Conversely, seronegative pigs could be a neglected risk regarding foodborne infections in humans (Dzierzon et al. 2020) and cross-contamination in the pork production chain. Therefore, in order to reduce HEV cross-contamination during slaughter and consequently human cases, we recommend logistic slaughter as an intervention measure at slaughter level with an early and separate slaughter of serologically HEV negative herds.

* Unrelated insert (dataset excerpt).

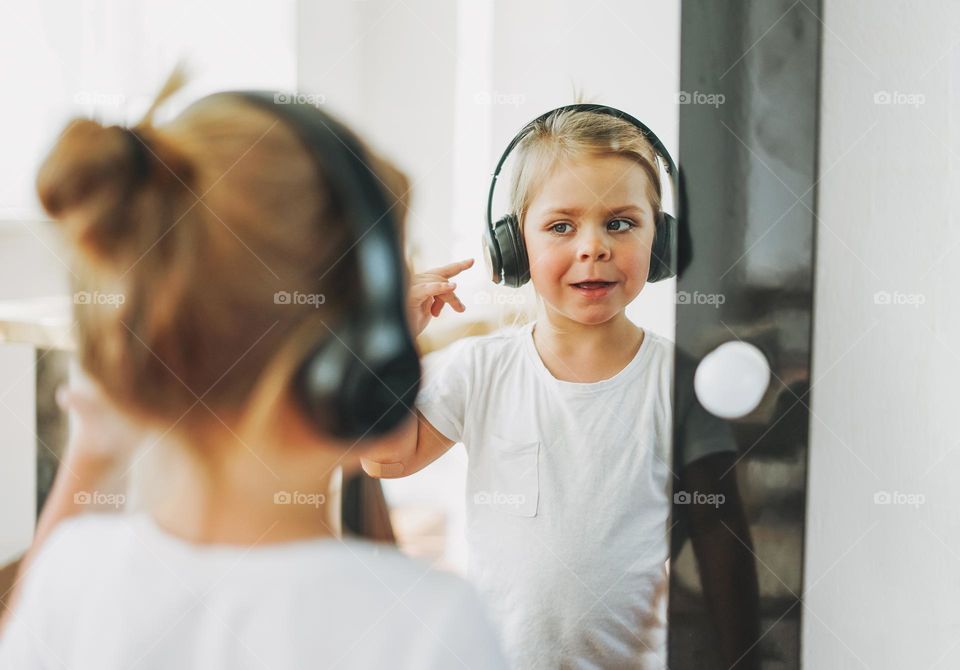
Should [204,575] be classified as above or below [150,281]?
below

As proven in our previous study (Dzierzon et al. 2020), serological tests for the detection of HEV antibodies in pigs shortly before slaughter have a reliable predictive power on the occurrence of HEV RNA in pork liver, and therefore can be used to create herd profiles regarding HEV risk assessment. Through statistical analysis, the present study demonstrates that an increasing ELISA OD value significantly leads to an increased risk of detecting HEV RNA in the corresponding porcine liver and hence to an increased risk of transferring HEV to humans.

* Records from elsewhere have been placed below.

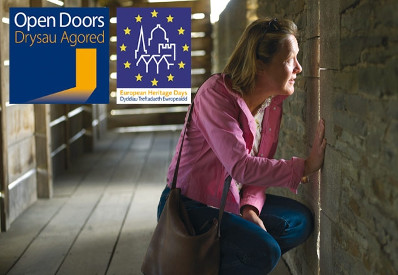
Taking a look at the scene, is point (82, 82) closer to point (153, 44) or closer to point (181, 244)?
point (153, 44)

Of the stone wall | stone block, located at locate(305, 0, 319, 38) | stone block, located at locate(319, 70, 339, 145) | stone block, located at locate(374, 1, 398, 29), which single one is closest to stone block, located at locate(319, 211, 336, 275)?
the stone wall

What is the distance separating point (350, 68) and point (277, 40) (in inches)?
17.8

The infectivity of HEV could not be evaluated in the present as well as in other studies due to the fact that simple laboratory methods are lacking and that infection trials with cell cultures are highly sophisticated methods (Cook et al. 2017). Therefore, the survival period of HEV in the slaughter environment, in porcine blood as well as in porcine liver tissue, post-evisceration, is currently unknown. A few studies indicate that HEV shows a high stability to environmental conditions and room temperatures (Schielke et al. 2011; Johne et al. 2016; Baez et al. 2017).

The major potential limitation of this study is the examination of HEV cross-contamination on the liver surface by using superficial layer samples. The reason for choosing surface tissue instead of surface swabs was the goal to achieve optimal comparability of the results with the liver parenchyma (Dzierzon et al. 2020), by using comparable samples and laboratory methods. However, the question arises whether material from the liver parenchyma was accidentally included in the examination of the corresponding surface, thus falsifying the results. However, an initially HEV negative liver with detectable HEV RNA on the surface indicates a HEV cross-contamination. Furthermore, porcine livers, initially evaluated as HEV RNA positive but with no detectable HEV RNA on the corresponding surface (16.3%) also reinforce the method of sample collection and the quality of the present data.

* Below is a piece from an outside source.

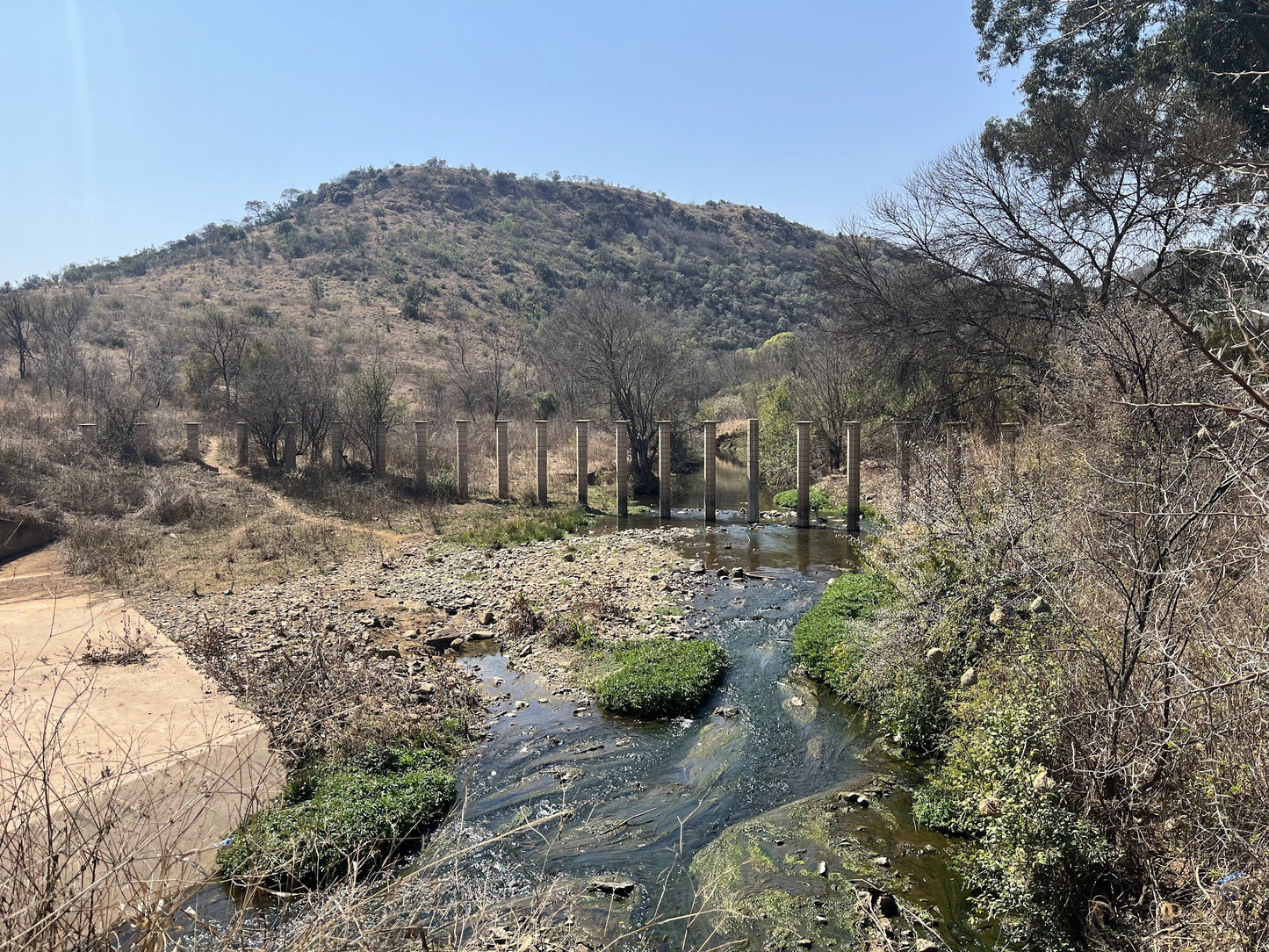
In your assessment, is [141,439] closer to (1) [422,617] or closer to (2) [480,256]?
(1) [422,617]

The detected HEV isolates have not been further characterized, as they are intended to provide a scientific basis to further investigations of the potential HEV cross-contamination. Further studies are urgently needed to develop and analyze intervention measures in the field of slaughter hygiene to protect e.g. professional groups such as veterinarians and abattoir employees who are exposed to an increased risk of HEV infection (Hoan et al. 2019; Huang et al. 2019). Additionally, consumer education regarding food safety and good kitchen hygiene practices needs to be pursued and highly prioritized. If HEV RNA is present on the liver surface due to (cross-) contamination, HEV can be transferred to raw edible food during preparation.

5 Conclusion

The present study demonstrates that HEV cross-contamination in an industrial German abattoir can be associated with joint storage of porcine livers in one Euro meat container. This storing practice is common in German abattoirs until further processing or marketing of livers. Therefore, both workers in the food production industry and consumers should be aware of the potential hazard of an HEV infection by HEV positive livers as well as by HEV negative livers superficially contaminated with HEV. More intervention programs and food safety education focused on the risk of HEV cross-contamination in abattoirs, processing plants and consumers´ kitchens are needed to prevent HEV infections in humans. In addition, logistic slaughter as well as raw product steering based on serological HEV herd profiles could represent essential intervention measures to reduce the food-borne infection caused by HEV.